Entradas de la colección:
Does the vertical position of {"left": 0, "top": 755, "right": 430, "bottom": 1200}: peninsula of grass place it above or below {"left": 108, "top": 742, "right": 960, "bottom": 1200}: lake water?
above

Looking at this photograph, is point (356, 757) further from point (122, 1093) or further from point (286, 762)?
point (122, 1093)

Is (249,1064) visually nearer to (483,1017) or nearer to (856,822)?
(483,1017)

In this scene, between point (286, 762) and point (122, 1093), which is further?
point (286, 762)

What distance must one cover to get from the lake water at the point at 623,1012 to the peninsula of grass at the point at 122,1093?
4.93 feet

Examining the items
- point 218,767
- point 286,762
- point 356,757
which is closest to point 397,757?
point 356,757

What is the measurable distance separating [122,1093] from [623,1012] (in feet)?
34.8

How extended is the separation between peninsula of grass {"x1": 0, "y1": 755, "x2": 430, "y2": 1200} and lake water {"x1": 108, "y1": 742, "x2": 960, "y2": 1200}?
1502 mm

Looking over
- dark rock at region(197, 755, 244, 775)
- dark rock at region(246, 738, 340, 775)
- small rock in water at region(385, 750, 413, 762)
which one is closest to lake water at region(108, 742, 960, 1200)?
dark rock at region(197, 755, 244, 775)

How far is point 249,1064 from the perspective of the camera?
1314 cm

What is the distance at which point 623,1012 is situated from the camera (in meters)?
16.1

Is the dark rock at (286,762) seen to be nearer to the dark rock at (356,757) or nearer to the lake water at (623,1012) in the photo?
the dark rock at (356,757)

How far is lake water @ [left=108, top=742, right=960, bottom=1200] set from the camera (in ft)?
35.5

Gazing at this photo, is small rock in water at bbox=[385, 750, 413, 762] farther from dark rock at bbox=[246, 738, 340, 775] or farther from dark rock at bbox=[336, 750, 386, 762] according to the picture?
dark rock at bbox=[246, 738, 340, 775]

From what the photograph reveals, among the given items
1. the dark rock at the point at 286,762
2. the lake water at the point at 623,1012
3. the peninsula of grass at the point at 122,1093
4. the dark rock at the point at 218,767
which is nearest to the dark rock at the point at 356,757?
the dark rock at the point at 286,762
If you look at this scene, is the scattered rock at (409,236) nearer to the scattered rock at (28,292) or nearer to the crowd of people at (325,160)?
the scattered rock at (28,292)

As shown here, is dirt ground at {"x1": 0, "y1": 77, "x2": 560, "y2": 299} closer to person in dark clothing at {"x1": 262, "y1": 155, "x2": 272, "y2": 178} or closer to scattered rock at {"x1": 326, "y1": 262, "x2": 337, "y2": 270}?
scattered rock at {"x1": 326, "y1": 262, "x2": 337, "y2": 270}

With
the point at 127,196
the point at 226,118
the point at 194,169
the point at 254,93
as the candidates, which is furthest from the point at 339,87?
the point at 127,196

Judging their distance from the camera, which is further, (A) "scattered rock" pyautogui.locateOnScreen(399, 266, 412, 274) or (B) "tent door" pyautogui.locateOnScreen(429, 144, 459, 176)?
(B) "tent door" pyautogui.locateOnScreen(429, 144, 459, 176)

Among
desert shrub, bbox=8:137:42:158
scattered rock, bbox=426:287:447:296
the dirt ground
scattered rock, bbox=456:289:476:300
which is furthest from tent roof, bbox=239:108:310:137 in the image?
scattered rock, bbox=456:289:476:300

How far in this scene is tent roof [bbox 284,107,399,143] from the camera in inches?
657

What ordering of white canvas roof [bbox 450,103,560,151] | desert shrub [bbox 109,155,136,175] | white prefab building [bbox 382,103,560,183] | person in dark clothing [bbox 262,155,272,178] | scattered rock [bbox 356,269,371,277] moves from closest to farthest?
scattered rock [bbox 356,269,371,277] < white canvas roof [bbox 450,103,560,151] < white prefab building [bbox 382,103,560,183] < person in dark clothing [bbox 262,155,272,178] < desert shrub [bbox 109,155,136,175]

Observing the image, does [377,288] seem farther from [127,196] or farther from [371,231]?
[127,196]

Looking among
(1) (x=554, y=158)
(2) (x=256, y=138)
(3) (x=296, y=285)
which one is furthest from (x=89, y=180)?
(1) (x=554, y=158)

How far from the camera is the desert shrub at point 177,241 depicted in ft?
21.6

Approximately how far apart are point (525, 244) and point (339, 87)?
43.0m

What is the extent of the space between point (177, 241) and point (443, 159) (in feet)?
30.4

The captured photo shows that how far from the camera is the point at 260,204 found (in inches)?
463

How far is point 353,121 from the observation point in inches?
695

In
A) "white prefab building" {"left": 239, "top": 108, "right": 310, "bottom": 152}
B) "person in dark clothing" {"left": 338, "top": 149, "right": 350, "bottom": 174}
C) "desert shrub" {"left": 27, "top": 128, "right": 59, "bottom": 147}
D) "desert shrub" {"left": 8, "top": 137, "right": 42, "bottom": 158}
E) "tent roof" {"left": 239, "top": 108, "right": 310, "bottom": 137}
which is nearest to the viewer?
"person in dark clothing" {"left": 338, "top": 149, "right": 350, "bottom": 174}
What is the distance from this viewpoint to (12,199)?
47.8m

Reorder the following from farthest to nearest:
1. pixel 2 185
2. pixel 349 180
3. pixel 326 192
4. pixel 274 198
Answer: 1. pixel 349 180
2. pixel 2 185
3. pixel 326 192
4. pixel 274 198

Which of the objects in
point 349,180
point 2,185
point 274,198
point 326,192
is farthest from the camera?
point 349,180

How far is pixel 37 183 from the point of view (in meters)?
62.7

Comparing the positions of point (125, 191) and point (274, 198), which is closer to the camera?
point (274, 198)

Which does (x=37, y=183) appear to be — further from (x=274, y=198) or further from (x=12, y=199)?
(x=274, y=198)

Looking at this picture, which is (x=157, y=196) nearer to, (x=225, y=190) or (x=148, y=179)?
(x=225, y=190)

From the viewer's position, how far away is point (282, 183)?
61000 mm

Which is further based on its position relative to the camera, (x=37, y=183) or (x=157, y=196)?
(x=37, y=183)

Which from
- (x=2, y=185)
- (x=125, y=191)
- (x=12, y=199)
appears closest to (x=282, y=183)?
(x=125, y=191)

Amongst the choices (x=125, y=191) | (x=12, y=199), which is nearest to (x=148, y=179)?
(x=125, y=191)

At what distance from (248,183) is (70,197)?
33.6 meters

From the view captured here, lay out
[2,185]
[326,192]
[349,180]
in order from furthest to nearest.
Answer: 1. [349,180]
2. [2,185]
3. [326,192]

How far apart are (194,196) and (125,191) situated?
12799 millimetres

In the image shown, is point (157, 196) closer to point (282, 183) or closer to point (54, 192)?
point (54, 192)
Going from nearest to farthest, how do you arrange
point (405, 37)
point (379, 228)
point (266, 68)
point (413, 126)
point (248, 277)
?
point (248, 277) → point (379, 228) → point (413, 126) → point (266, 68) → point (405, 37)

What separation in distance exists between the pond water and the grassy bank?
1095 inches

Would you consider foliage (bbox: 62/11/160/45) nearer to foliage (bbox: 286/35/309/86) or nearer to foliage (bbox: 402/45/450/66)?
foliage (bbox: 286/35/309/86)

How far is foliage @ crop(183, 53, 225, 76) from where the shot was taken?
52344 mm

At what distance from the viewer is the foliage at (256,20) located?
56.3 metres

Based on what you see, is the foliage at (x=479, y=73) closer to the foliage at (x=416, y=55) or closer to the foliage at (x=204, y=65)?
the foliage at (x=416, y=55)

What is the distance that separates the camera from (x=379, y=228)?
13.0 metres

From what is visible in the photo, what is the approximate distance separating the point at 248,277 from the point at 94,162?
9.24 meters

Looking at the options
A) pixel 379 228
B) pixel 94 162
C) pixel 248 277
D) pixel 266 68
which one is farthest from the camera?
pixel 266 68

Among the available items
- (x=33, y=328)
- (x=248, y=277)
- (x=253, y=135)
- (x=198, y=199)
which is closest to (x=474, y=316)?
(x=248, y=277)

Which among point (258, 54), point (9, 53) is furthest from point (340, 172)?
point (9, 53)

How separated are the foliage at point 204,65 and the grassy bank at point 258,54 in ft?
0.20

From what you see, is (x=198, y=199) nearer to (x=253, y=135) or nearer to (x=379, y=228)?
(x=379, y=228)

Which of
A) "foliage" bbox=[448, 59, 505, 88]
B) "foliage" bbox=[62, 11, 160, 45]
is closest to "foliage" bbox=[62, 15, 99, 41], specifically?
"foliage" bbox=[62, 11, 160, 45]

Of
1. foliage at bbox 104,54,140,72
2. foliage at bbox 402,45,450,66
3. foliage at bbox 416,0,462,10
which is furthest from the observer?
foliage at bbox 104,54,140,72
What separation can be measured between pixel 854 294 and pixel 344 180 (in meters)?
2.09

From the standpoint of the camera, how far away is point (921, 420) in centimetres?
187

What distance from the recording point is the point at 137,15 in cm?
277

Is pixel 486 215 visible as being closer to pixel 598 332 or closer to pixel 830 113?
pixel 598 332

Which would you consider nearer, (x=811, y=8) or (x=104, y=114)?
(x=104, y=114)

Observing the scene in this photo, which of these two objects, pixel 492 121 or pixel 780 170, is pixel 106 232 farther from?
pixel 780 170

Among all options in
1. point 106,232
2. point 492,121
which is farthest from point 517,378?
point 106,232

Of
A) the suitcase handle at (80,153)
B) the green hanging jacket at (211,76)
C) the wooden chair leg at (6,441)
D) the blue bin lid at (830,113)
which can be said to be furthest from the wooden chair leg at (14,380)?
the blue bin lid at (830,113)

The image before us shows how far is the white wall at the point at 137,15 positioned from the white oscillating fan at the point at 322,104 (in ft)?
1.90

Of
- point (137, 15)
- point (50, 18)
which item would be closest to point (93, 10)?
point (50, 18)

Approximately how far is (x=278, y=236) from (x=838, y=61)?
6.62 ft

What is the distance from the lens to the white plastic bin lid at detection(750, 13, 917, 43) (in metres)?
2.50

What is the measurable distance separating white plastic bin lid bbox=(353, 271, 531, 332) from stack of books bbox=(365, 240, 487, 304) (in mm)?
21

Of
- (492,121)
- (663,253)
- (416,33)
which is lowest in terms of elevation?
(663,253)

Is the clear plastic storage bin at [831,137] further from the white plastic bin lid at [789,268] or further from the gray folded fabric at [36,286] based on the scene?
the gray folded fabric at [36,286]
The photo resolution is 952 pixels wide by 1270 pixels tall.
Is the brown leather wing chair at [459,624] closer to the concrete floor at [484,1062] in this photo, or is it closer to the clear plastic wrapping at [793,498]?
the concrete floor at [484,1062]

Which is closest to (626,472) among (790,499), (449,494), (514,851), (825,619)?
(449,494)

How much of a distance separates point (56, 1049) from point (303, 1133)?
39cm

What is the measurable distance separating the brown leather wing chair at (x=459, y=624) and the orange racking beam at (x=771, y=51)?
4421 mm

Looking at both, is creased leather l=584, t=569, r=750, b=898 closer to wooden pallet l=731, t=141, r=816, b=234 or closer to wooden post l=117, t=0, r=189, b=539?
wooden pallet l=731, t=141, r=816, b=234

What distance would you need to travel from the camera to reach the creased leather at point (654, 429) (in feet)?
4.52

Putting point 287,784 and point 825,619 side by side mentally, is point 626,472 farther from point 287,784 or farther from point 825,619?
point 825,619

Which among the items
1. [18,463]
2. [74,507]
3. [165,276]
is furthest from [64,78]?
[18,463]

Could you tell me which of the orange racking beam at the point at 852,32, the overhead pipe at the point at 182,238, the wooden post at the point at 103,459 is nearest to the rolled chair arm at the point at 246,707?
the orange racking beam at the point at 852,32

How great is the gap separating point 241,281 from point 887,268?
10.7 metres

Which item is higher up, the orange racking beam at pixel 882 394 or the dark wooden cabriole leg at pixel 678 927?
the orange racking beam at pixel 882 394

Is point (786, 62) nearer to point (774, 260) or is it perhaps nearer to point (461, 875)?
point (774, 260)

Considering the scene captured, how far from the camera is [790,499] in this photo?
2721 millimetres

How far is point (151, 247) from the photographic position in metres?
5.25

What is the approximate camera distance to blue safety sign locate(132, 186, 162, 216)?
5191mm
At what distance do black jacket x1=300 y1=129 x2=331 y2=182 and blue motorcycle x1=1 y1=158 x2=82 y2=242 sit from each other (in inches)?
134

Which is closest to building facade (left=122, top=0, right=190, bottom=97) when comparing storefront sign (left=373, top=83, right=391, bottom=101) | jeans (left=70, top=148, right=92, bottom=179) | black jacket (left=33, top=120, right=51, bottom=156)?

▶ **Indicaciones de tarea**
Selecciona cada línea de los registros que contenga la cadena "options" y cópiala íntegra.

▶ **Resultado obtenido**
Looking at the options
Among all options in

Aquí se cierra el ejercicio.